INSTRUCTIONS TO FOLLOW - The records should be repeated word for word, pictures excluded.

:: DATA FOR THIS EXERCISE

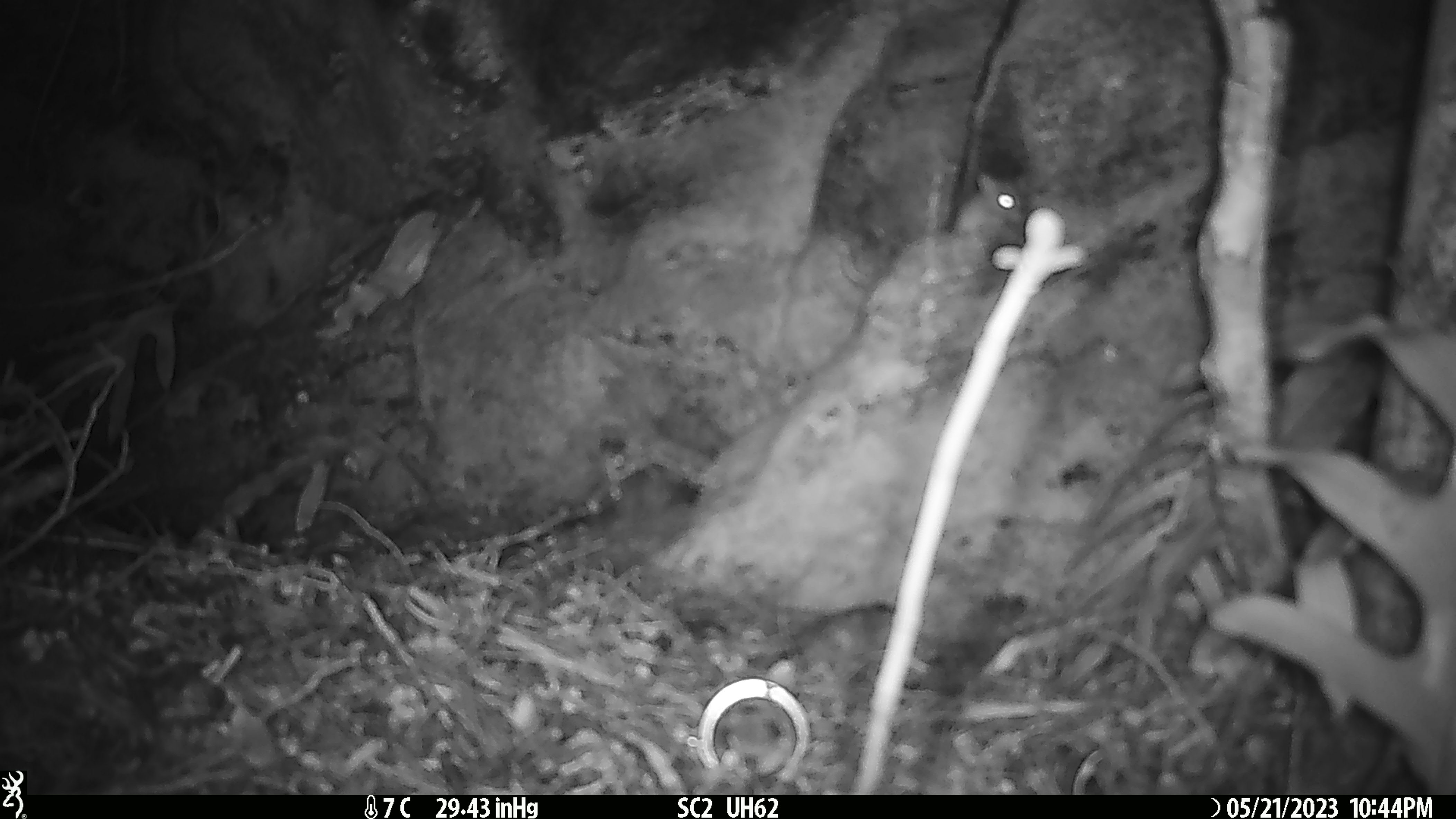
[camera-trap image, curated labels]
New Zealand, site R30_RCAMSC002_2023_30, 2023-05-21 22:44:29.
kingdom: Animalia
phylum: Chordata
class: Mammalia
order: Rodentia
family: Muridae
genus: Mus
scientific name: Mus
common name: mouse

::::

TASK RESULT -
[camera-trap image, curated labels]
New Zealand, site R30_RCAMSC002_2023_30, 2023-05-21 22:44:29.
kingdom: Animalia
phylum: Chordata
class: Mammalia
order: Rodentia
family: Muridae
genus: Mus
scientific name: Mus
common name: mouse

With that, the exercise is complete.